### Task inputs
───
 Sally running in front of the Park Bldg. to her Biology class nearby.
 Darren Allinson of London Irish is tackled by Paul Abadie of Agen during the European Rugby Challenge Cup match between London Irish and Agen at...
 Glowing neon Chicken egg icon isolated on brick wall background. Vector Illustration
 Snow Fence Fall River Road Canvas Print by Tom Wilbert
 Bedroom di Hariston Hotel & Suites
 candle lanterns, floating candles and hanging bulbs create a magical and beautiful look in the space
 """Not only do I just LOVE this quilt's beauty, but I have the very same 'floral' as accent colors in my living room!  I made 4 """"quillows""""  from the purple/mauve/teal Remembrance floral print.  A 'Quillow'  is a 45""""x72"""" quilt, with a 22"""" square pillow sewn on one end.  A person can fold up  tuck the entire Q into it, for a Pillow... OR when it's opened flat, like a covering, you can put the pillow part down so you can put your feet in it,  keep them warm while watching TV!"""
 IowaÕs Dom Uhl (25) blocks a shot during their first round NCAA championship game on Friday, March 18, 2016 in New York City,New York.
───
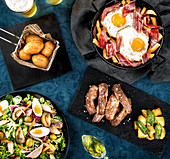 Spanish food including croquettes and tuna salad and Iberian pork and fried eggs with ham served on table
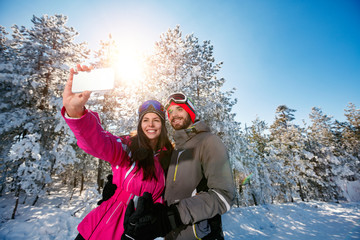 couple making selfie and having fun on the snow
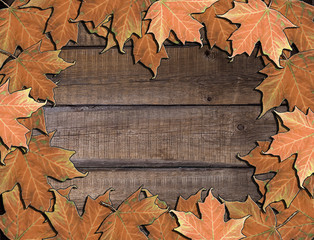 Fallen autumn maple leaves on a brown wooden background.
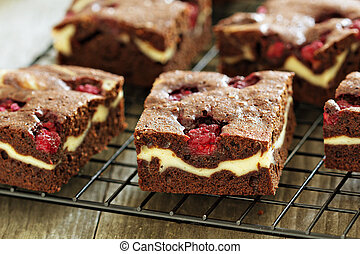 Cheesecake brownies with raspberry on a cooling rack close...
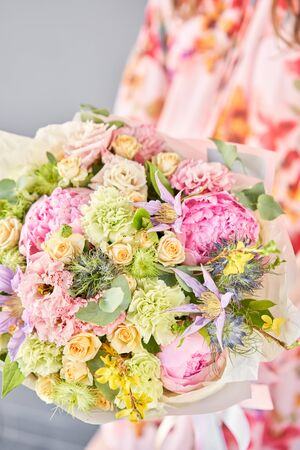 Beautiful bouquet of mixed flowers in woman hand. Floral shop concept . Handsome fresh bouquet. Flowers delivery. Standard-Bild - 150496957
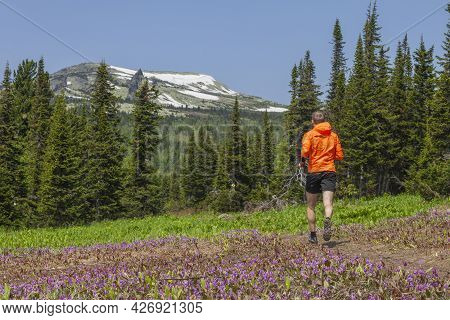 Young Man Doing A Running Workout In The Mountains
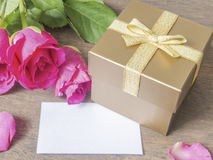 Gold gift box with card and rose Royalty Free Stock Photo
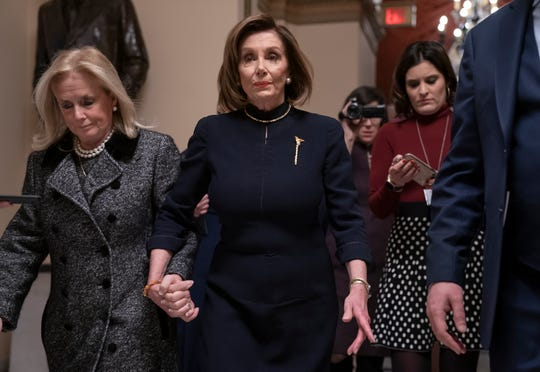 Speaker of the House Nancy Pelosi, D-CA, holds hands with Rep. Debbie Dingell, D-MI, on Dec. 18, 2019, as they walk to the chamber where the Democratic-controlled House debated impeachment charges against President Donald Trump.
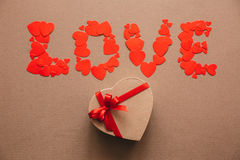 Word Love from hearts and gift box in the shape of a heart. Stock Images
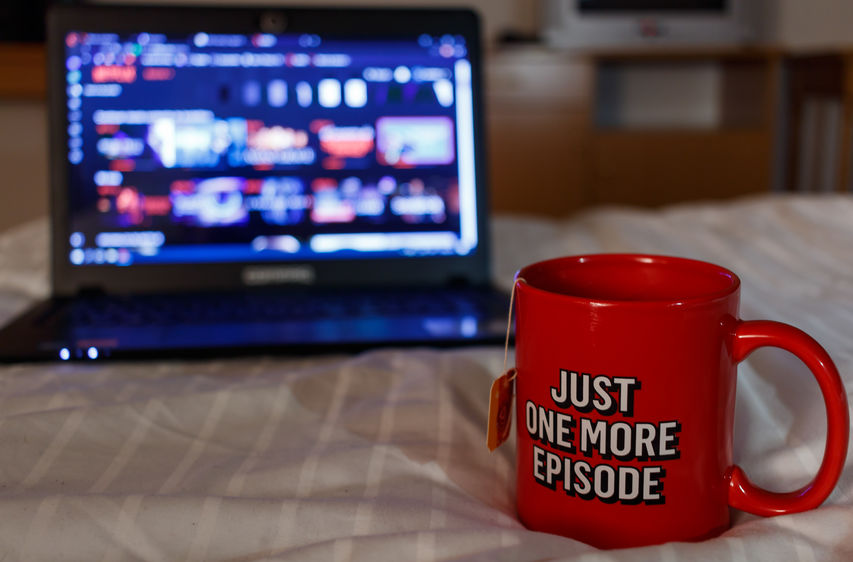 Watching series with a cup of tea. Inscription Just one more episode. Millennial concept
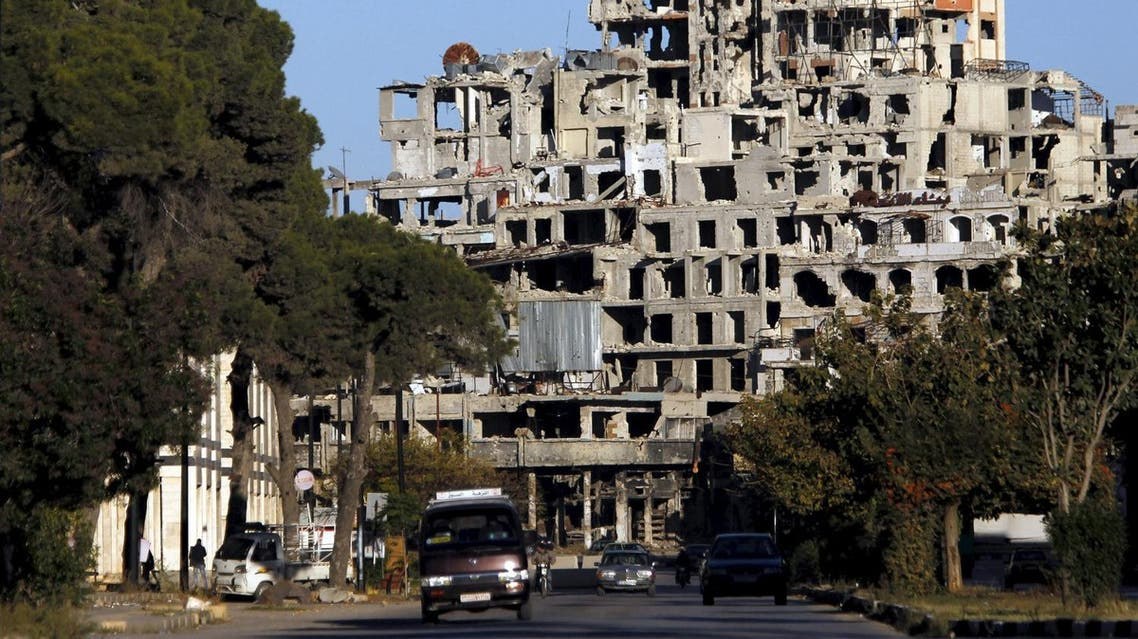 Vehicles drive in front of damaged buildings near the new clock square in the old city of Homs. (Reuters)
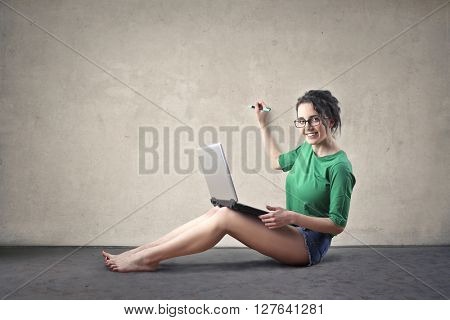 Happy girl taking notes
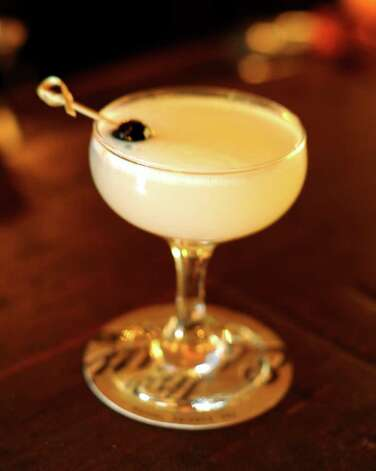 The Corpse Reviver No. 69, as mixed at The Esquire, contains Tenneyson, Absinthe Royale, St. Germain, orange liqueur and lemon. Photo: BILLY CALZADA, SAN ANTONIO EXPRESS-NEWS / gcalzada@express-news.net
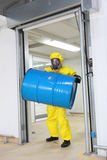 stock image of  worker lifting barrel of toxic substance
───
### Activity
Check the data for the word "during" and pull out the lines that have it.

### Answer for this exercise
 Darren Allinson of London Irish is tackled by Paul Abadie of Agen during the European Rugby Challenge Cup match between London Irish and Agen at...
 IowaÕs Dom Uhl (25) blocks a shot during their first round NCAA championship game on Friday, March 18, 2016 in New York City,New York.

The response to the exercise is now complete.